> Task statement: Beginning at the line that includes "this 600×900 image.", print each remaining line of the data word for word. Output nothing else.

> Material provided:

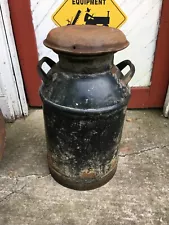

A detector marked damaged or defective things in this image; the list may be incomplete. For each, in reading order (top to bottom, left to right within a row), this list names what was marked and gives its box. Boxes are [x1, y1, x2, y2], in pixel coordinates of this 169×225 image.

rusty lid [43, 24, 129, 54]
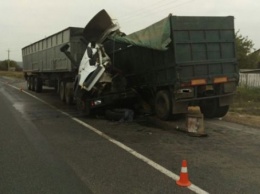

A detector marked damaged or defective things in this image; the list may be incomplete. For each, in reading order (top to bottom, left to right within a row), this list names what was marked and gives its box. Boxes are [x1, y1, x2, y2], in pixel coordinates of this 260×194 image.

wrecked truck [21, 10, 238, 120]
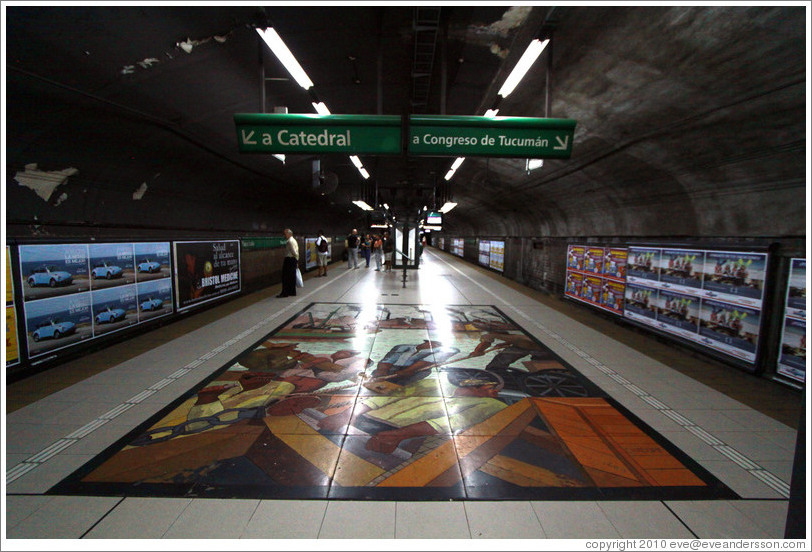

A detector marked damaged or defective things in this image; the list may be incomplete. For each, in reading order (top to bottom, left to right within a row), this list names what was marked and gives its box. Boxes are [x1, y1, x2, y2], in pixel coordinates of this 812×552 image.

peeling ceiling paint [13, 164, 78, 203]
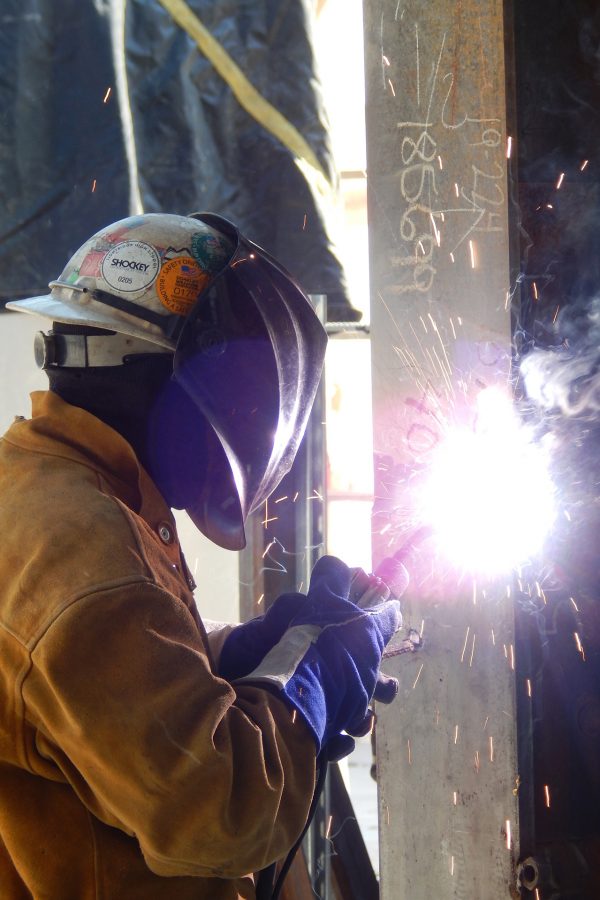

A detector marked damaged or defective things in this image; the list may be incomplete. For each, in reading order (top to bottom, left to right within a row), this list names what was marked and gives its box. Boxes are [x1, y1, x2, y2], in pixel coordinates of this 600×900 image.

rusty steel surface [364, 1, 516, 900]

> Response:
A detector marked damaged or defective things in this image; the list may be incomplete. For each, in reading order (top to bottom, left to right within a row), this list names what was marked and gives its box. Boxes are [x1, y1, x2, y2], in pixel coordinates of this 600×900 image.

rusty steel surface [364, 1, 516, 900]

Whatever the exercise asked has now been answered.